Four models of Inspiron notebooks and two models of the Dimension desktop can now be bought from Dell with either Home or Pro versions of XP installed.

Dell, like other PC makers, essentially discontinued XP the moment that Vista became broadly available at the end of January.

Some reasons people want to be able to continue to buy XP boxes include the lack of Vista-compatible versions of some popular software packages, and the fact that a high-spec machine is required to fully exploit all of Vista’s new bells and whistles.
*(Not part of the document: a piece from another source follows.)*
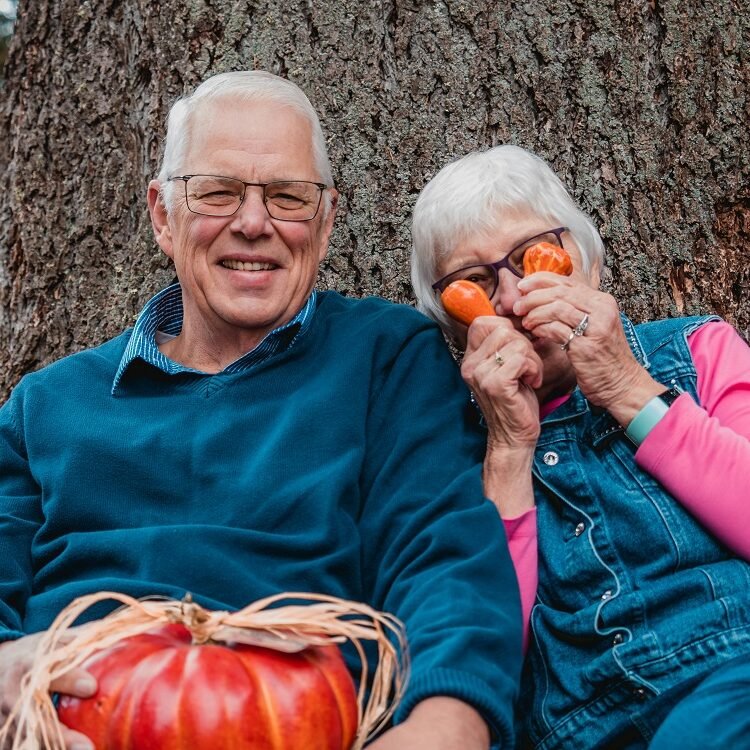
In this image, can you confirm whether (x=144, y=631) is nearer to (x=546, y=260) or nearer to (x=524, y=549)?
(x=524, y=549)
While Dell did not give a timeline for XP’s eventual retirement, the user who suggested bringing back XP had requested at least a year of XP after Vista’s release. As it happens, that would be January 31 2008, the same day Microsoft plans to stop selling XP to its OEMs

While Microsoft insists Vista is selling well, some 20 million licenses in the first month on the market, some say it’s not doing as well as had been hoped — especially when compared to the growth in sales of Apple’s Mac.

Our View

We can’t help but think that longtime buddies Dell and Microsoft risk a falling-out as a result of IdeaStorm. Dell’s first major action following IdeaStorm feedback was to announce it will start selling Linux desktops. Its second is to rain on Microsoft’s Vista parade by bringing back XP.

In fact, most of the most-popular suggestions on IdeaStorm involve in some way disadvantaging Microsoft, whether it be the myriad calls for Linux options, for OpenOffice to be the default productivity tool or for Firefox to be the default browser.

To adopt many more of these suggestions would surely drive a wedge between the two companies, although that would probably not be as frightening a prospect to Dell as it might have been in the pre-antitrust 1990s.